[Dataset records]
- - - -
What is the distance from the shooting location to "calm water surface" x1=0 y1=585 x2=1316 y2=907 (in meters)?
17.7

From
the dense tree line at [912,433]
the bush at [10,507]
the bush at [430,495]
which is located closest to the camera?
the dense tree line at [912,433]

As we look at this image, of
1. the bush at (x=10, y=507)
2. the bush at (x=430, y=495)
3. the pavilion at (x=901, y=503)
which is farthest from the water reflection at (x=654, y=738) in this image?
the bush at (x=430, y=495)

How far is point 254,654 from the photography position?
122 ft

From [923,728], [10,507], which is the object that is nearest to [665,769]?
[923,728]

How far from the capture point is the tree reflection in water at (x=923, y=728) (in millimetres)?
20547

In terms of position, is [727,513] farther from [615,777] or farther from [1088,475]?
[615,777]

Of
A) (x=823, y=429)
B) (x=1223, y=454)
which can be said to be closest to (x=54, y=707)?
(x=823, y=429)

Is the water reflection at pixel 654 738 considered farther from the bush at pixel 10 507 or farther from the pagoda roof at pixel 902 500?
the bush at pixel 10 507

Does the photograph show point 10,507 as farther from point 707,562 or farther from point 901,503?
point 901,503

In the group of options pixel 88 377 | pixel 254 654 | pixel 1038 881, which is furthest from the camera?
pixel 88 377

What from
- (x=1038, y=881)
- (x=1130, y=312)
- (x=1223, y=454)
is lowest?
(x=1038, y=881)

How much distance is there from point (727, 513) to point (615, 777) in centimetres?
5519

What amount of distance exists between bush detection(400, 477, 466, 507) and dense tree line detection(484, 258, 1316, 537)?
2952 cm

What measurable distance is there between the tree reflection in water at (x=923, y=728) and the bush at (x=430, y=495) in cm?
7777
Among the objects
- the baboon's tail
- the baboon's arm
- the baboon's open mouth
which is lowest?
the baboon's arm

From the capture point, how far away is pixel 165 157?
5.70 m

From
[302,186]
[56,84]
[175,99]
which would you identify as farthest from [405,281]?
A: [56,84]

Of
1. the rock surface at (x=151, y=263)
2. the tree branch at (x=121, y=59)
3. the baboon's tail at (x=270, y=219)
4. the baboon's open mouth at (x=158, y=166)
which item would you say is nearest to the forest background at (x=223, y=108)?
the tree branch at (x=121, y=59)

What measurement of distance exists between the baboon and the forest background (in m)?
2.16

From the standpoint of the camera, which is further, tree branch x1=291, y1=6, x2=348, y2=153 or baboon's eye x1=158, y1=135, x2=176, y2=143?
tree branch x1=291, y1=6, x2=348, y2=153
- - - -
== AIM OF THE EXERCISE ==
Reproduce the data above verbatim, line for line, without changing anything.

== PROBLEM SOLUTION ==
What is the distance from the shooting location to "calm water surface" x1=0 y1=585 x2=1316 y2=907 (in meters)?
17.7

From
the dense tree line at [912,433]
the bush at [10,507]
the bush at [430,495]
which is located closest to the camera?
the dense tree line at [912,433]

As we look at this image, of
1. the bush at (x=10, y=507)
2. the bush at (x=430, y=495)
3. the pavilion at (x=901, y=503)
which is farthest from the water reflection at (x=654, y=738) in this image?
the bush at (x=430, y=495)

How far is point 254,654 from the photography position?
122 ft

From [923,728], [10,507], which is the object that is nearest to [665,769]?
[923,728]

How far from the capture point is the tree reflection in water at (x=923, y=728) (in millimetres)?
20547

In terms of position, is [727,513] farther from [615,777] or farther from [1088,475]?
[615,777]

Of
A) (x=823, y=429)
B) (x=1223, y=454)
which can be said to be closest to (x=54, y=707)?
(x=823, y=429)

Is the water reflection at pixel 654 738 considered farther from the bush at pixel 10 507 or farther from the pagoda roof at pixel 902 500?
the bush at pixel 10 507

Does the photograph show point 10,507 as farther from point 707,562 or farther from point 901,503?
point 901,503

In the group of options pixel 88 377 | pixel 254 654 | pixel 1038 881, which is furthest from the camera?
pixel 88 377

What from
- (x=1038, y=881)
- (x=1130, y=312)
- (x=1223, y=454)
is lowest?
(x=1038, y=881)

How much distance is there from point (727, 513) to point (615, 777) in centimetres?
5519

What amount of distance exists between bush detection(400, 477, 466, 507) and dense tree line detection(484, 258, 1316, 537)?
2952 cm

What measurable distance is there between the tree reflection in water at (x=923, y=728) and the bush at (x=430, y=495) in cm?
7777
Among the objects
- the baboon's tail
- the baboon's arm
- the baboon's open mouth
which is lowest?
the baboon's arm

From the capture point, how far away is pixel 165 157?
5.70 m

From
[302,186]
[56,84]
[175,99]
which would you identify as farthest from [405,281]?
A: [56,84]

Of
1. the rock surface at (x=151, y=263)
2. the tree branch at (x=121, y=59)
3. the baboon's tail at (x=270, y=219)
4. the baboon's open mouth at (x=158, y=166)
which item would you say is nearest to the forest background at (x=223, y=108)?
the tree branch at (x=121, y=59)

What measurement of distance exists between the baboon and the forest background (in m)?
2.16

From the standpoint of the camera, which is further, tree branch x1=291, y1=6, x2=348, y2=153 or baboon's eye x1=158, y1=135, x2=176, y2=143?
tree branch x1=291, y1=6, x2=348, y2=153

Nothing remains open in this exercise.